REQUIREMENT :: How many lines in the listing below contain the word "furthest"? Reply with the number alone.

SUPPLIED DATA ::
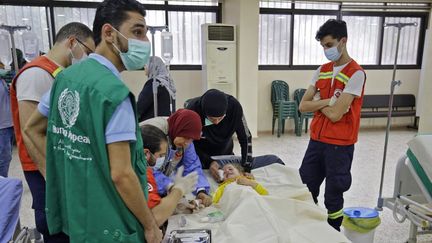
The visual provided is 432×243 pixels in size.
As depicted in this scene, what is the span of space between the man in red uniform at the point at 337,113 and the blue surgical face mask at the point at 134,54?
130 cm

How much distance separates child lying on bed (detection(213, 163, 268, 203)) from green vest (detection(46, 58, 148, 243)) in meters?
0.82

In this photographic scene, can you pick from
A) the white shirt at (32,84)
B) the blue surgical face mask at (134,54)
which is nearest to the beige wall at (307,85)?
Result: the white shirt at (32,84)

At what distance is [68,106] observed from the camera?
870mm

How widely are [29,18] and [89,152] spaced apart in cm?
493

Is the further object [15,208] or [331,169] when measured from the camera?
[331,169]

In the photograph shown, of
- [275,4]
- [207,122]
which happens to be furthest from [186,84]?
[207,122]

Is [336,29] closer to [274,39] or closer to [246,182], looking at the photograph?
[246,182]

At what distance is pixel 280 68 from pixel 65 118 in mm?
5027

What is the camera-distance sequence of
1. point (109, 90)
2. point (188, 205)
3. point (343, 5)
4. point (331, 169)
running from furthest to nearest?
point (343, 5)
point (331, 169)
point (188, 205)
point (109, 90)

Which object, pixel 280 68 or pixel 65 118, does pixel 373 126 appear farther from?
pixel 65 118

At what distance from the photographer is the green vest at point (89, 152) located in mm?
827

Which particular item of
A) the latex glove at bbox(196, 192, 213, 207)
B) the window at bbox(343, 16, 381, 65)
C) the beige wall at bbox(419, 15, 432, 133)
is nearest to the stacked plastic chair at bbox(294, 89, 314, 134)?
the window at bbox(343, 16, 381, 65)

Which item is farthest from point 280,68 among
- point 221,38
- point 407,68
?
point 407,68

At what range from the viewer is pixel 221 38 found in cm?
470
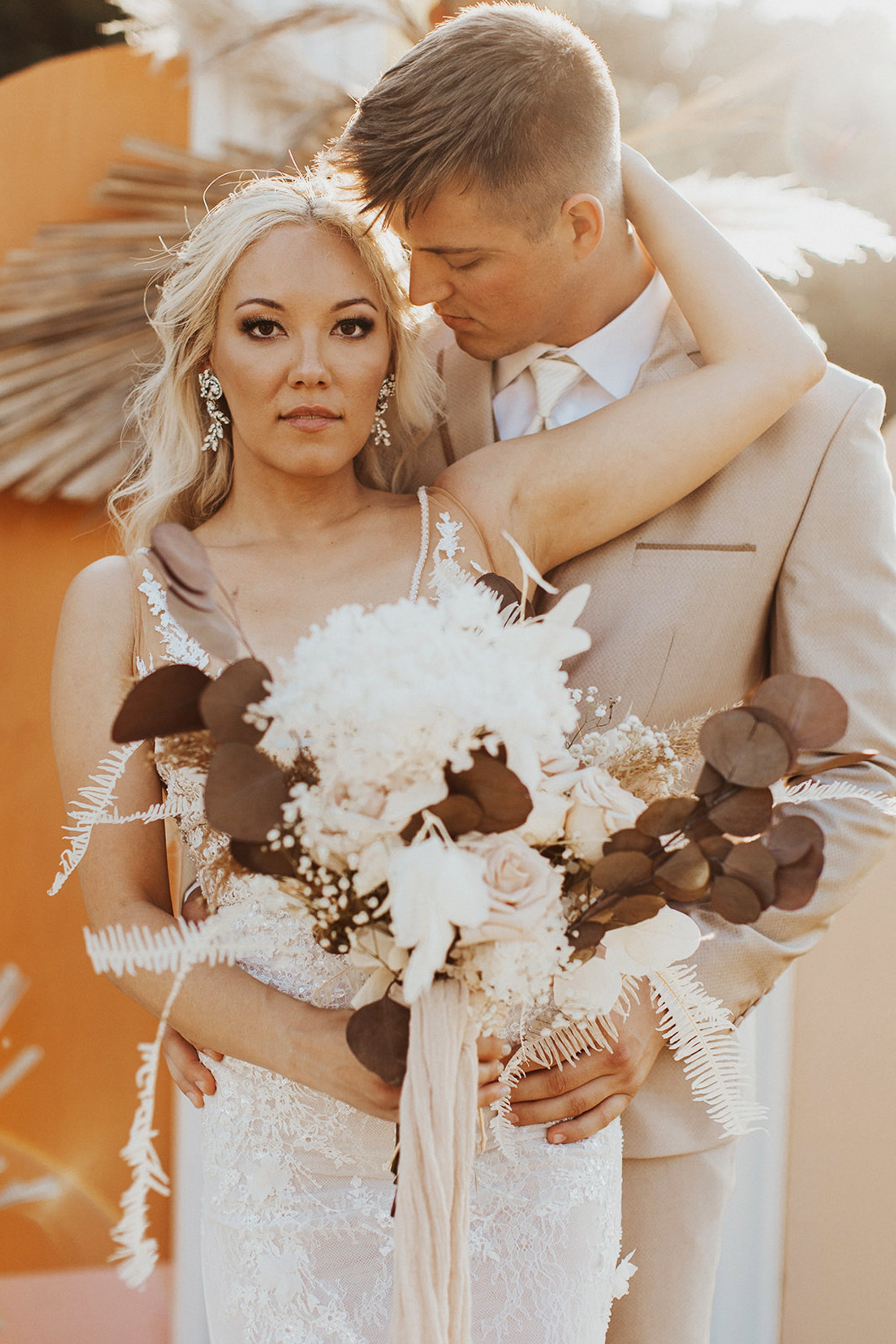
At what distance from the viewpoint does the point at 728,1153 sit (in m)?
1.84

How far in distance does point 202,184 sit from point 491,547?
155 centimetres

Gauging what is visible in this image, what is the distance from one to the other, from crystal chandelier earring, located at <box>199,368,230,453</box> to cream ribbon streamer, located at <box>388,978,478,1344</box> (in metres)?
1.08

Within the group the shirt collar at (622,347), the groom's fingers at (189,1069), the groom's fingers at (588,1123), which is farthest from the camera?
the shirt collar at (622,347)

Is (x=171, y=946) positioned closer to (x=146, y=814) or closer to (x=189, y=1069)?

RESULT FOR THIS EXERCISE :: 2